It is inherently unlikely that Agent Stowell could see marijuana plants
suspended under trees in a densely vegetated area through naked-eye observation from 1000
feet. His failure to take photographs is unexplained, and when the warrant was executed,
no evidence- of cultivation was found. Based on all of the evidence, it is the District
Attorney's conclusion that there was never marijuana bang cultivated on the property as
reported by Stowell.
Spencer learned that the name of Plante and her associates had come up
in investigations of heroin smuggling and other narcotics violations. Spencer knew that if
he could put together a search warrant for marijuana cultivation, he could get onto the
ranch and also search for other drugs, and had arranged to do so. He also knew that if
marijuana were found growing, or if narcotics were found in sufficient quantity, it was
possible that a very valuable piece of real estate would be forfeited to the government
with proceeds from a sale of the property going to the Los Angeles Sheriffs Department.

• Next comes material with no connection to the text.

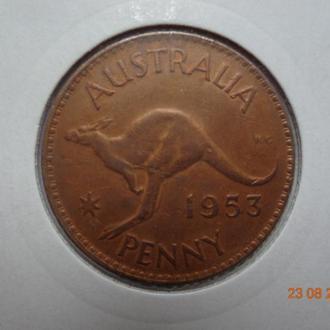 """Австралия 1 пенни 1953 Elizabeth II """"Kangaroo"""" отличное состояние очень редкая"""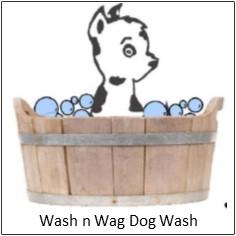 Wash n Wag Dog Wash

Spencer could not get Stowell to agree to the search warrant without
corroboration. When the Border Patrol failed to find marijuana, Spencer told Stowell that
the informant now expected a yield of only 40 pounds of marijuana. The informant denies
telling Spencer about 40 pounds, which raises the possibility that Spencer fabricated this
information in order to induce Stowell to agree to use his name in the search warrant
affidavit. We are unable to resolve the discrepancy between the statements of Spencer and
the informant. However, other law enforcement officers have vouched for the informant's
The Border Patrol entered the property to look for marijuana and not to
look for illegal aliens. Their recent claim that they entered the property in a search for
illegal aliens is unconvincing and unsupported by the evidence. Because we do not know
exactly where they went, we cannot determine whether all of their actions were within the
"open fields" exception to the Fourth Amendment.

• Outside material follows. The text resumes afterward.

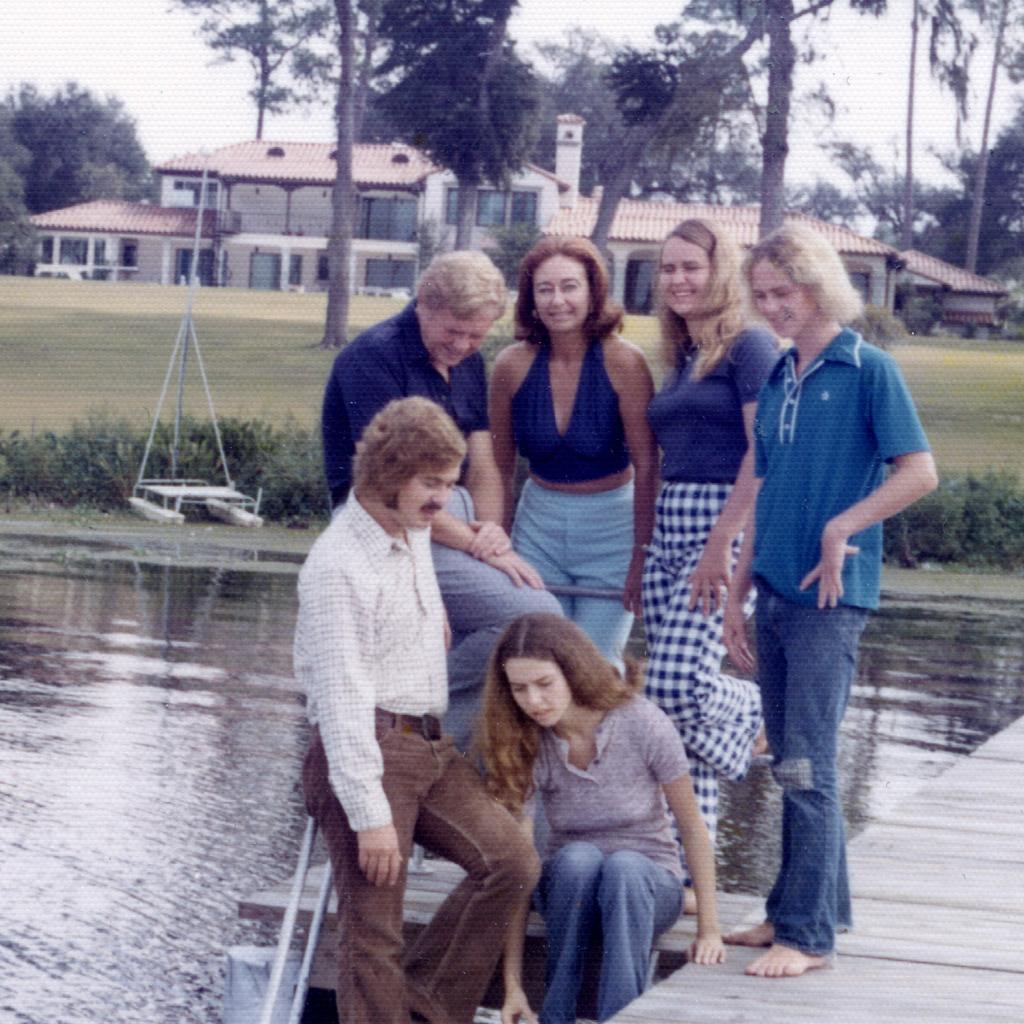 Mid-1970s Family on Dock at 9980 Scott Mill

The affidavit upon which the search warrant was based contains material
misstatements that the BMW was registered to Scott at the Trails End Ranch and that
Stowell used binoculars. It also omits material information, including the failure of the
Border Patrol and others to see marijuana on the property, the altitude of Stowell's
flight, the very limited basis for Stowell's opinion that he saw marijuana, and the manner
in which Stowell was convinced to agree to the warrant. The misstatements and the
omissions make the warrant invalid. While we were misled by Spencer into approving the
warrant affidavit, further inquiry by this office might have uncovered the defects in the
warrant. Because it cannot be proven that Spencer knowingly lied in the affidavit, there
is an insufficient basis for a perjury prosecution,
It is the District Attorney's opinion that the Los Angeles County
Sheriffs Department was motivated, at least in part, by a desire to seize and forfeit the
ranch for the government. While the National Park Service could indirectly obtain this
land, there is no evidence that it instigated or played a significant role in the
forfeiture plan. Based in part upon the possibility of forfeiture, Spencer obtained a
search warrant that was not supported by probable cause. This search warrant became Donald
Scott's death warrant.
When the warrant was executed, the deputies sufficiently identified
themselves and demanded entry to the residence in compliance with law. The evidence does
not establish that Donald Scott intended a shoot out with the deputies. Nor is there any
evidence to suggest that the deputies went to the ranch with the hope of killing Scott.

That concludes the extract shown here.